──────── Page excerpt ────────
Alot of people have had lag after the update.. rs 3 i think? I don't even remember.


----------



## Caius (Apr 23, 2014)

So if people weren't in the irc yesterday, I basically went on a rampage to Jagex about recovering my account that I hadn't been able to get back since *2008*.

I got a response, telling me to reset my password, which I can't do because *the account was registered without an email address* and the whole reason I couldn't use the account to begin with was because some jerk sold my account.

HNNNN. GREAT CUSTOMER SERVICE.


----------



## Cudon (Apr 23, 2014)

I read something about getting your password back if you buy membership for the account or something odd like that. I do believe you need a registered email for that though. I found out about it when I was desperately trying to get my friend his old account back, which I never ended up doing. Durr.


----------



## Caius (Apr 23, 2014)

Dinomates said:


> I read something about getting your password back if you buy membership for the account or something odd like that. I do believe you need a registered email for that though. I found out about it when I was desperately trying to get my friend his old account back, which I never ended up doing. Durr.
──────── Recorded data ────────
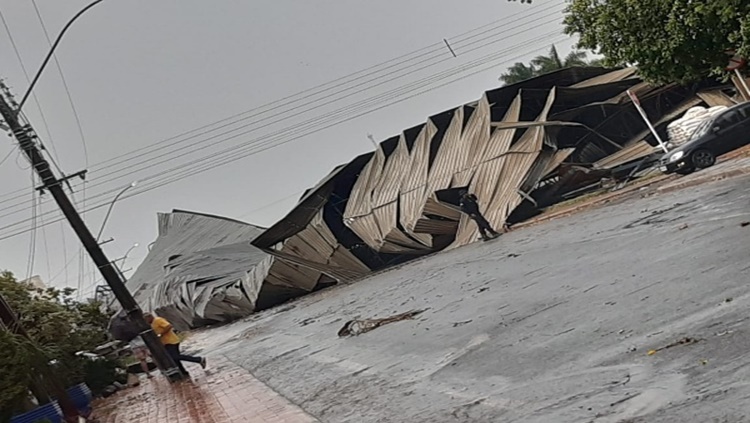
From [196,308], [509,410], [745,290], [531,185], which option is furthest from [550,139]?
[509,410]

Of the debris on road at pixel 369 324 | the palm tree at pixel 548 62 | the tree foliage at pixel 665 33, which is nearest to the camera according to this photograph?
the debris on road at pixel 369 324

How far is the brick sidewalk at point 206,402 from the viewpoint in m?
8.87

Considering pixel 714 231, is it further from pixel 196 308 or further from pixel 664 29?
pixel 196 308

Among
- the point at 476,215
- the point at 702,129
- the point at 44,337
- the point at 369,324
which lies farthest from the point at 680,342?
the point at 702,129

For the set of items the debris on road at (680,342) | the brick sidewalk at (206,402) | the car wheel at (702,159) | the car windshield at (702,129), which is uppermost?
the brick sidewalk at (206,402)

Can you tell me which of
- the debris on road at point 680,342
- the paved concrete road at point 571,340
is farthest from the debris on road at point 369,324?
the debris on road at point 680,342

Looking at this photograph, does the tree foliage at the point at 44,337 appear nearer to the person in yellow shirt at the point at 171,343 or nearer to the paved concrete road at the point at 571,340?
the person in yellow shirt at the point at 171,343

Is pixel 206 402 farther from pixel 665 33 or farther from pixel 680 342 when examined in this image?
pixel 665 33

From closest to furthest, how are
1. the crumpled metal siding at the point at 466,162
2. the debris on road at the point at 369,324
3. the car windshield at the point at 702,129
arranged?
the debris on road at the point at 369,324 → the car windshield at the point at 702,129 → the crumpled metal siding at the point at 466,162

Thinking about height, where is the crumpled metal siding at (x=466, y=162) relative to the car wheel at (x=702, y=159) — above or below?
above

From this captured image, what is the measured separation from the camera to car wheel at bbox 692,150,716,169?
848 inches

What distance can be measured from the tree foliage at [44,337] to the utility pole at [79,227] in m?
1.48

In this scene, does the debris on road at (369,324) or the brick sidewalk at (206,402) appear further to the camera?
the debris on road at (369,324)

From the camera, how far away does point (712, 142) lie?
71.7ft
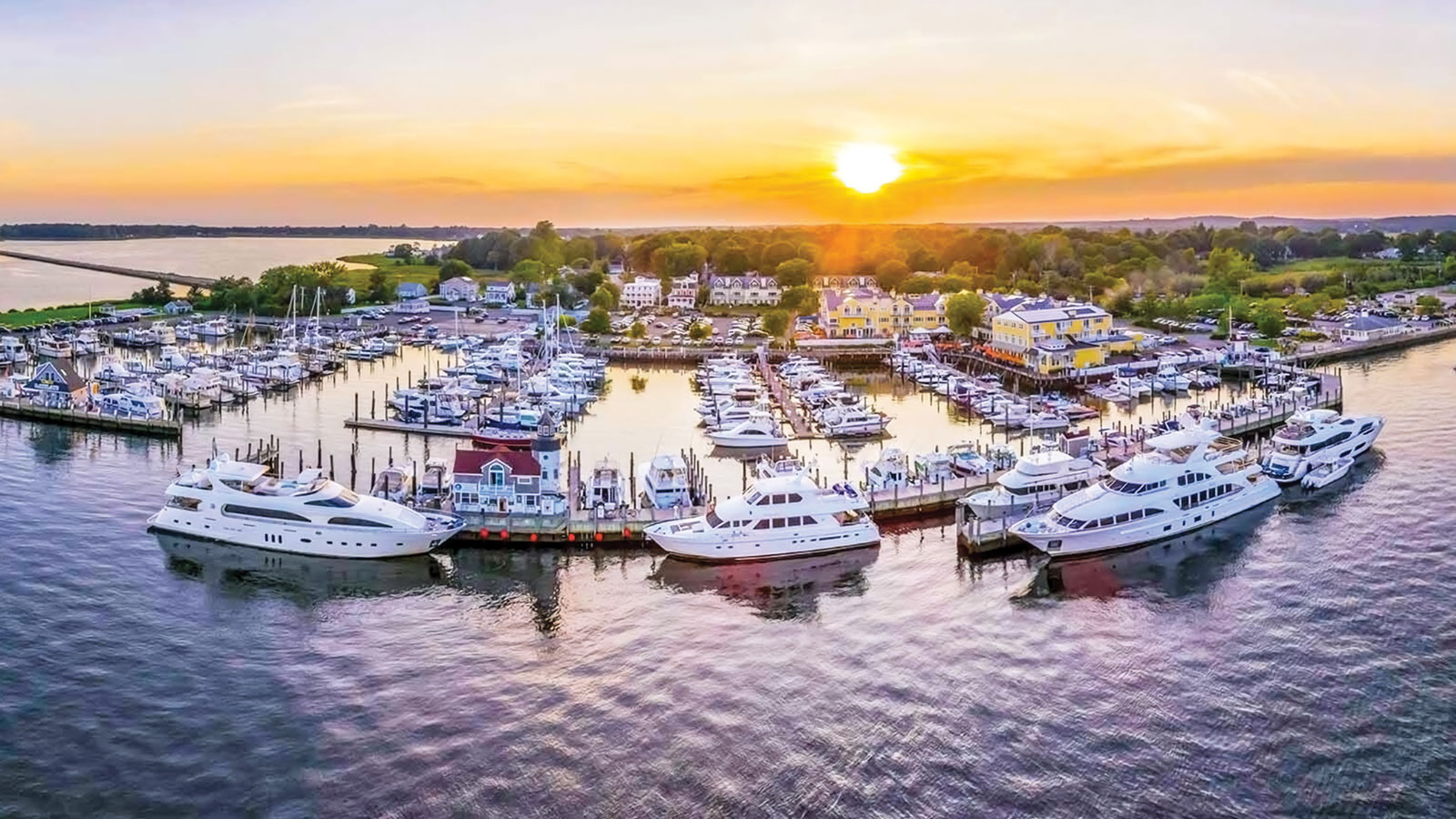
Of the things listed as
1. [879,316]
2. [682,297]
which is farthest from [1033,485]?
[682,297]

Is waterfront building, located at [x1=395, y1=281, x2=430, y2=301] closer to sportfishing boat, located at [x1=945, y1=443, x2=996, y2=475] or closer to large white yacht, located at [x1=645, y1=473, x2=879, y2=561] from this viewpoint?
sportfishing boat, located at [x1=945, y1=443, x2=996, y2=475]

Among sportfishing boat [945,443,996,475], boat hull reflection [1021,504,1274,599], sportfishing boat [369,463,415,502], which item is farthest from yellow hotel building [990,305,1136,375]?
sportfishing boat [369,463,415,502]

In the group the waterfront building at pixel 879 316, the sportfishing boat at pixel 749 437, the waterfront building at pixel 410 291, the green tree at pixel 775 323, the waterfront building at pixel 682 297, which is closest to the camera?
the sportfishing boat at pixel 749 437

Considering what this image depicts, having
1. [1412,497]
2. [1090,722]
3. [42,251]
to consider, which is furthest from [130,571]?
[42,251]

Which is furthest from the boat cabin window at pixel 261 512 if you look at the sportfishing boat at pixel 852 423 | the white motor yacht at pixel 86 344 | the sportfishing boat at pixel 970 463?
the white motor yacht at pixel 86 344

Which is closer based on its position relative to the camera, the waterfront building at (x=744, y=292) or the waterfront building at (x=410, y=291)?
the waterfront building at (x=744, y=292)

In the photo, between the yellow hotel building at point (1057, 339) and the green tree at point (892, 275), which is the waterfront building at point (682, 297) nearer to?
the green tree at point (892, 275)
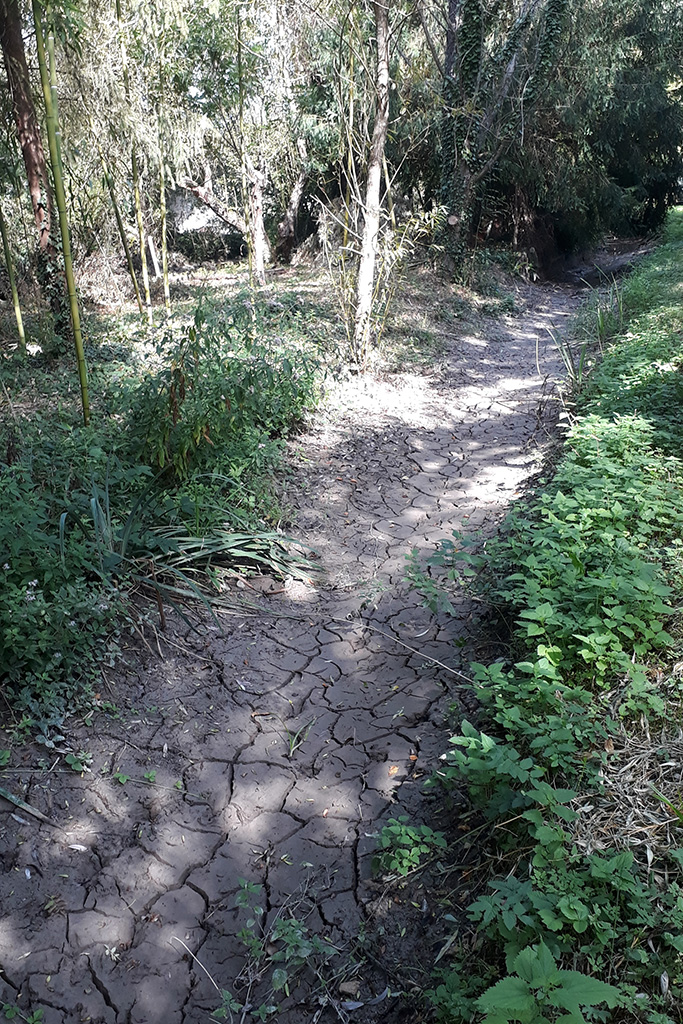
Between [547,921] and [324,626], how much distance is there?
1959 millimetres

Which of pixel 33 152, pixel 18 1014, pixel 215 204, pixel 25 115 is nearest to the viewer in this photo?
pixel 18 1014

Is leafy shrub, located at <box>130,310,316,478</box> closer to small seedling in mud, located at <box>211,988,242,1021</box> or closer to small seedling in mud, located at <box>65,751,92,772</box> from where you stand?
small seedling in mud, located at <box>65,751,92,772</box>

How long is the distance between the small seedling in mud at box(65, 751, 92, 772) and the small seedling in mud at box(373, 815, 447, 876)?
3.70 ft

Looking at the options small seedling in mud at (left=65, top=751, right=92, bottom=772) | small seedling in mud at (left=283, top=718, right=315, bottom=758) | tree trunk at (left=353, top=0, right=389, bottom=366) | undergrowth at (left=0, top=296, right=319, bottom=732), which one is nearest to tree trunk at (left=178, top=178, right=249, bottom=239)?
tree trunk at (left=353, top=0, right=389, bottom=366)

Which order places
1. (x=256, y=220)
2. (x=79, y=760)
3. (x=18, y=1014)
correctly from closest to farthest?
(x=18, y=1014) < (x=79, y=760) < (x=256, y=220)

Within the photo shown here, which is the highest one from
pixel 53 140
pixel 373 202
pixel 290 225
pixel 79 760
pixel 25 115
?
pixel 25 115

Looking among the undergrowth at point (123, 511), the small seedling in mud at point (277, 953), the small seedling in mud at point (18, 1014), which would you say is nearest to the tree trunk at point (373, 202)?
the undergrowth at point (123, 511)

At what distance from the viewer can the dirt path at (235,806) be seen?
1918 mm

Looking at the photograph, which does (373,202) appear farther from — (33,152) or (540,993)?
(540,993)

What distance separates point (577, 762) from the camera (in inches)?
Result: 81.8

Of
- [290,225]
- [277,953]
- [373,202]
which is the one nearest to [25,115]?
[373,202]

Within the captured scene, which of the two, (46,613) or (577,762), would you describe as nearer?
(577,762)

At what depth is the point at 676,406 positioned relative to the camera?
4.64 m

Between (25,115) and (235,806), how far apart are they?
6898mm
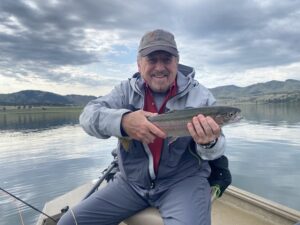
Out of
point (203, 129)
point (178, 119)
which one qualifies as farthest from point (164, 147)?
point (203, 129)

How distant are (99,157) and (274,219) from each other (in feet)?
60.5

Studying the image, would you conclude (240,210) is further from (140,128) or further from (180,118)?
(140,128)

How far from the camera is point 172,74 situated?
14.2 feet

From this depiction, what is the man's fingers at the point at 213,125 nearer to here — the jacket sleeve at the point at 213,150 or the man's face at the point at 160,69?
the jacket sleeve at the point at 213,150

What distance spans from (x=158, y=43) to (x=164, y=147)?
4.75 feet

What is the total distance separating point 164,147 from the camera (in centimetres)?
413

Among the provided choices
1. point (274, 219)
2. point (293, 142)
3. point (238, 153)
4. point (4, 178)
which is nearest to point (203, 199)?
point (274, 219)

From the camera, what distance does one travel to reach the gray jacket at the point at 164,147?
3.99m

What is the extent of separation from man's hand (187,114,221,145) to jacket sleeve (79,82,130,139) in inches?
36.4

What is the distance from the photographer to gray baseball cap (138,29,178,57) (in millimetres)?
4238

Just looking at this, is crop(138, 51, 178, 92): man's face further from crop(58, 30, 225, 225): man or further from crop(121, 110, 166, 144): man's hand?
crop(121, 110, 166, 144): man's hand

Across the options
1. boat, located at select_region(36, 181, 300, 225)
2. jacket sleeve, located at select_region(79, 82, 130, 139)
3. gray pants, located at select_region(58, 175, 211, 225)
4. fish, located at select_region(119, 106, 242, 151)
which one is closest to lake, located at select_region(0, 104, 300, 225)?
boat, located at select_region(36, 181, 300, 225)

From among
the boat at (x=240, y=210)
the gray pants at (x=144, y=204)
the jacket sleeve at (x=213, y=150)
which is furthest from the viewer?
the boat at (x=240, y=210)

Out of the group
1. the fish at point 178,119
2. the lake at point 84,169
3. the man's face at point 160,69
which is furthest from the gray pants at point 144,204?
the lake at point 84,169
────────
▶ [Exercise requirements]
a) Decide whether each statement agrees with the forum thread, answering yes or no and quoting the exact words of the thread that settle it: (i) Caius was told to reset the password. (ii) Cudon succeeded in getting a friend's old account back. (iii) Caius says the account was registered without an email address.
b) Return the part of the forum thread starting with "So if people" and going on through "Cudon (Apr 23, 2014)".
None of these lines is needed for the work here.

▶ [Answers for the tasks]
a)
(i) Yes: "telling me to reset my password"
(ii) No: "which I never ended up doing"
(iii) Yes: "the account was registered without an email address"

b)
So if people weren't in the irc yesterday, I basically went on a rampage to Jagex about recovering my account that I hadn't been able to get back since *2008*.

I got a response, telling me to reset my password, which I can't do because *the account was registered without an email address* and the whole reason I couldn't use the account to begin with was because some jerk sold my account.

HNNNN. GREAT CUSTOMER SERVICE.


----------



## Cudon (Apr 23, 2014)